Jon Aizlewood · Agile and design — How to avoid Frankensteining your product

Jon’s ranting about Agile here, but it could equally apply to design systems:

Agile and design is like looking at a picture through a keyhole. By slicing big things into smaller things, designers must work incrementally. Its this incrementalism that can lead to what I call the ‘Frankensteining’ of a digital product or service.

Learn Vanilla JS

Chris Ferdinandi is a machine!

A vanilla JS roadmap, along with learning resources and project ideas to help you get started.

Warp and Weft — Paul Robert Lloyd

Paul was at the Material conference in Iceland too, and we had some good chats. Here, he speaks his brains with Deep Thoughts prompted by the event.

I really get where he’s coming from when he says that “certain websites feel more ‘webby’ than others”, but it sure is tricky to nail down.

I, Maintainer

Maintaining an open source project is a rollercoaster ride with high peaks and very low troughs.

Release frequency is down. Questions increasingly go unanswered. Issues remain in a triage, unresolved state. Uncertainty and frustration brew within the community room.

Brian’s experience with Pattern Lab very much mirrors Mark’s experience with Fractal. The pressure. The stress. But there’s also the community.

A maintainer must keep the needs of their project, their community, and their own needs in constant harmony.

This is hard!

CodePen Projects Is Here! - CodePen Blog

Incredibly impressive work from the CodePen team—you can now edit entire projects in your web browser …and then deploy them to a live site!

Side Projects – AVC

I think the move away from side projects toward doing a startup day one is not all good.
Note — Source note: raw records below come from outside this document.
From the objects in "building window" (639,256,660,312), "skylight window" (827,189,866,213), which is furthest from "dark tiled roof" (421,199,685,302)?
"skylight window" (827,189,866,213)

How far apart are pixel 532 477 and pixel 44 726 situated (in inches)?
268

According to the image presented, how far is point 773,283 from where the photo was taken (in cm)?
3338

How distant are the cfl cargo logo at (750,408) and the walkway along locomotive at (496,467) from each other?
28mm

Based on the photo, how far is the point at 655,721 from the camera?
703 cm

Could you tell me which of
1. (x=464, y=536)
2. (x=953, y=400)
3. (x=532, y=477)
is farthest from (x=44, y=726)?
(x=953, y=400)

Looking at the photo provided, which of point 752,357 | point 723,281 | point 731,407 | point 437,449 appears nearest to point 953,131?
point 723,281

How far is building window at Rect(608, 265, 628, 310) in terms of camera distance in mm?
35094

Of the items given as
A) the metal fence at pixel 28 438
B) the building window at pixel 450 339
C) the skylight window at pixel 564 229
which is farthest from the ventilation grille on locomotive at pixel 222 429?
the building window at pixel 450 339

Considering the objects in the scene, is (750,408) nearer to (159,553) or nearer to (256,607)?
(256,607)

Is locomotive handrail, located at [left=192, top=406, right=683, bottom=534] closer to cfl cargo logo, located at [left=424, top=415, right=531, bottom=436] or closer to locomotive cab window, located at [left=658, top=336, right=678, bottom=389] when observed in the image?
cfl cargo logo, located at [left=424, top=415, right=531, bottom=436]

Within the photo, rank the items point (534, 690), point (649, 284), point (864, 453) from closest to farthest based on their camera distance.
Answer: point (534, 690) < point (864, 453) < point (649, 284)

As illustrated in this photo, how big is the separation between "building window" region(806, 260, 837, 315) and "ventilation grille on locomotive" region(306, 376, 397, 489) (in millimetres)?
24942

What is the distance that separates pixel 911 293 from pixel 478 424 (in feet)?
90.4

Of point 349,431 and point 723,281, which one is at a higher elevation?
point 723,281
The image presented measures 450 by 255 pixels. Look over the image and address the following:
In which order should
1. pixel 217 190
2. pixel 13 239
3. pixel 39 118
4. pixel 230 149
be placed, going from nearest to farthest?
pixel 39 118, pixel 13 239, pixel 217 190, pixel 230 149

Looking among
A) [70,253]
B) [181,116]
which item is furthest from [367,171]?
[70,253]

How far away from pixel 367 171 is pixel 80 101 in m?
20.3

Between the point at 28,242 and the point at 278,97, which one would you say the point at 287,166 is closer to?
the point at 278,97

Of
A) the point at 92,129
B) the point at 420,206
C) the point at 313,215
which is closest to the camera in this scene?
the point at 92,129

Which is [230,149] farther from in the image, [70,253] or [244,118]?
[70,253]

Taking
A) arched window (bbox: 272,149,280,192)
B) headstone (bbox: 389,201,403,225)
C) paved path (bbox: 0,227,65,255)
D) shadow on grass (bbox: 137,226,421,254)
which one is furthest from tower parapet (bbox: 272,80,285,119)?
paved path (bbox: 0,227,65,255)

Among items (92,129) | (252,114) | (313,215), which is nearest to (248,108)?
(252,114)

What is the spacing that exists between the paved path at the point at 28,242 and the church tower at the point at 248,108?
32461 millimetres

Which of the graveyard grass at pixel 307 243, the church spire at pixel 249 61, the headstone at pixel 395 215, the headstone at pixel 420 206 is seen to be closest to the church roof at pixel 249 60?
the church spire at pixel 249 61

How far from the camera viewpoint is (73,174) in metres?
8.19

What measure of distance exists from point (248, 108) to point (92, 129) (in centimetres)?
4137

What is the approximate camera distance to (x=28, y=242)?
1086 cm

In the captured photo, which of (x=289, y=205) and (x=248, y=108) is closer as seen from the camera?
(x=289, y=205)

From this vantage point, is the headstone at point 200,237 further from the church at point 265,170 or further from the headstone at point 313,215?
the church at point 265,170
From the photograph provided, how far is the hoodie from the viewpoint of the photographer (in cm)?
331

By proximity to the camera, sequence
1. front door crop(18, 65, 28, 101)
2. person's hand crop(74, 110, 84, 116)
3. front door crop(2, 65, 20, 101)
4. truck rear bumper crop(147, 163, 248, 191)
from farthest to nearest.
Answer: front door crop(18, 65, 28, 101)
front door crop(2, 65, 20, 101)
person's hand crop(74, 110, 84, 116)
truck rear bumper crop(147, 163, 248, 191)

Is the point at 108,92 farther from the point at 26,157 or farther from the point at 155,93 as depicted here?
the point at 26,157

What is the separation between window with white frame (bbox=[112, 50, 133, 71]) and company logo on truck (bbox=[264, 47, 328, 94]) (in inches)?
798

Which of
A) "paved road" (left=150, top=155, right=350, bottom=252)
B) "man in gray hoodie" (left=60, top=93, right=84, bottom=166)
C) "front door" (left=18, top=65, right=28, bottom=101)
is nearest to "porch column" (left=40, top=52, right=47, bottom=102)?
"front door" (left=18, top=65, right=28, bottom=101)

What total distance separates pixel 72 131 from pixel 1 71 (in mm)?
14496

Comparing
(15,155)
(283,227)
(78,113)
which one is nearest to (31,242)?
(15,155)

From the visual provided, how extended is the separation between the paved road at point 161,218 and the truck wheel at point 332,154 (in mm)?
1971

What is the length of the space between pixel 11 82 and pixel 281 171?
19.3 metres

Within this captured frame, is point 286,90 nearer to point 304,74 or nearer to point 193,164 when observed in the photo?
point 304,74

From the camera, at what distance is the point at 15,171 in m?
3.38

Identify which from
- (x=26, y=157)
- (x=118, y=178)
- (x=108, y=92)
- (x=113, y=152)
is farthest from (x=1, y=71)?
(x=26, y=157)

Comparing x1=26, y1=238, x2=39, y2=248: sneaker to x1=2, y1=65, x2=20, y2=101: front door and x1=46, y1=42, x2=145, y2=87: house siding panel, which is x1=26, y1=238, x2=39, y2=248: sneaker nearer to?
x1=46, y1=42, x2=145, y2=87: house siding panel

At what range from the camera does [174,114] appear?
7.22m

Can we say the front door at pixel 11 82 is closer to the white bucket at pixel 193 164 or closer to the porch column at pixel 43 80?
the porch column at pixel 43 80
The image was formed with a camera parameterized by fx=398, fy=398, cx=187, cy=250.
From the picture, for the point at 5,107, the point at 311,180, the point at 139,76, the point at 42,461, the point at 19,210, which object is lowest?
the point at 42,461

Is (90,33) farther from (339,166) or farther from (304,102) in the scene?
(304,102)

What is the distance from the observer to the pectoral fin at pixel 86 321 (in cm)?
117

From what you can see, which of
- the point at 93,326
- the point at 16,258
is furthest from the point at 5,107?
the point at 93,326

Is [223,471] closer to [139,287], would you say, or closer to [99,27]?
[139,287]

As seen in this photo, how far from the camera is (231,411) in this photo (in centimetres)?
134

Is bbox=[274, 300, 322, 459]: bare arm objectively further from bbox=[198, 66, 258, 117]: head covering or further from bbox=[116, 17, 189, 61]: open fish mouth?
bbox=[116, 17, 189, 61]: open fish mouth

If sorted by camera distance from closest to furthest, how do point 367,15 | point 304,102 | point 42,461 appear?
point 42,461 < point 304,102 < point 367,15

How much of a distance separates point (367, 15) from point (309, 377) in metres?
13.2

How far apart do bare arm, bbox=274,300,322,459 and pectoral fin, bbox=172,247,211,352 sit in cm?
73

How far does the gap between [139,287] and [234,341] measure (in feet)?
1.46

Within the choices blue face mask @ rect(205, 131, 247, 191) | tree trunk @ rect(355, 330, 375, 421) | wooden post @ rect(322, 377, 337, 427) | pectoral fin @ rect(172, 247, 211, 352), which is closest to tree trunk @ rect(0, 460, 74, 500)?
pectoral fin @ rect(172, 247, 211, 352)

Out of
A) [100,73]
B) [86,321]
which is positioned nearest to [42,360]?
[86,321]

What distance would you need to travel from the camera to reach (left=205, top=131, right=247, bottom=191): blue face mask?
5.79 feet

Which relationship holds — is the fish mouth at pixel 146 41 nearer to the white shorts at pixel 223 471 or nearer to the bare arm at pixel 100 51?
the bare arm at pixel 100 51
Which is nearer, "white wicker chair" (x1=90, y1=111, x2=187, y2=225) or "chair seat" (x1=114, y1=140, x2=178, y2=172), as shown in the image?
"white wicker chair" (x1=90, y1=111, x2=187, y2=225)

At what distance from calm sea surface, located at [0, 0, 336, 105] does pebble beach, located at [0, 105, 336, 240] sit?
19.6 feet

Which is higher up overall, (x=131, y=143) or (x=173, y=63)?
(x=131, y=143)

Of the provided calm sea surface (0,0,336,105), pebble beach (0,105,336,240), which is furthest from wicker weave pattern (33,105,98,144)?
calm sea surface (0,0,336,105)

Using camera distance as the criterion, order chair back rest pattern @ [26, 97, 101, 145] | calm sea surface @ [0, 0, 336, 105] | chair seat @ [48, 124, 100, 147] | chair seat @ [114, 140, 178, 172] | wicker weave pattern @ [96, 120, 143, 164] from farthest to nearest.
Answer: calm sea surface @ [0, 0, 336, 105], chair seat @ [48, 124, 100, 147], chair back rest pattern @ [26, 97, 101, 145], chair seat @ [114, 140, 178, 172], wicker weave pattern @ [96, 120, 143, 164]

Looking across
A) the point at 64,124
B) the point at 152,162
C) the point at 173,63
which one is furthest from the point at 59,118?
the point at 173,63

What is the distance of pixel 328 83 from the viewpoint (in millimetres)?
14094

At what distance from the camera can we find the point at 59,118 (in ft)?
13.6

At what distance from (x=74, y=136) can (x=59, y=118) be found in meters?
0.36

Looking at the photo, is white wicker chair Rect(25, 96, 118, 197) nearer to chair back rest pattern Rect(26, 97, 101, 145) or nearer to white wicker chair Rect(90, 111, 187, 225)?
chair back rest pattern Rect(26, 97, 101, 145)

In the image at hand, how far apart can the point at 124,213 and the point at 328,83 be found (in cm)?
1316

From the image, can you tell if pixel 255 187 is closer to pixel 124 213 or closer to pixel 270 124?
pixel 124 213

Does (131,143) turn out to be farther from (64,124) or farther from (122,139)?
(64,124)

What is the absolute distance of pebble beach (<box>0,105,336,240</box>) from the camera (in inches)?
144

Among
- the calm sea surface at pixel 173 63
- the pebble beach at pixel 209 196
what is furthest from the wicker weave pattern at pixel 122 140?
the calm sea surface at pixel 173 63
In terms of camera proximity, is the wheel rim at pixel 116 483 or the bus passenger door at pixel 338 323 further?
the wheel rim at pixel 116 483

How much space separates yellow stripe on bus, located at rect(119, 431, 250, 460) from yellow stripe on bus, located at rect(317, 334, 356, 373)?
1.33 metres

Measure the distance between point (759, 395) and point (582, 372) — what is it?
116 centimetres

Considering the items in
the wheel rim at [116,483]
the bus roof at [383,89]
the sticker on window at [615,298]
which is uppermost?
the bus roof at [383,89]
There was something great about the ability to experiment with an idea before committing to it and before sucking other people’s money into it.

The Pastry Box Project: Finish your projects

Words of wisdom from Seb when it comes to personal projects: finish what you start.

Most people don’t finish their projects so simply by getting it done, you’re way ahead of the crowd.

There are no small changes | Inside Intercom

Des is right, y’know.

Scope grows in minutes, not months. Look after the minutes, and the months take care of themselves.

Scrap Ideas — David Cole

David Cole shares the ideas for projects he would like to develop further, but probably never will. I like this a lot (and there are some great ideas in here).

Move The Web Forward | Guide to getting involved with standards and browser development

A call-to-arms for web developers combined with a handy list of projects you can get involved in.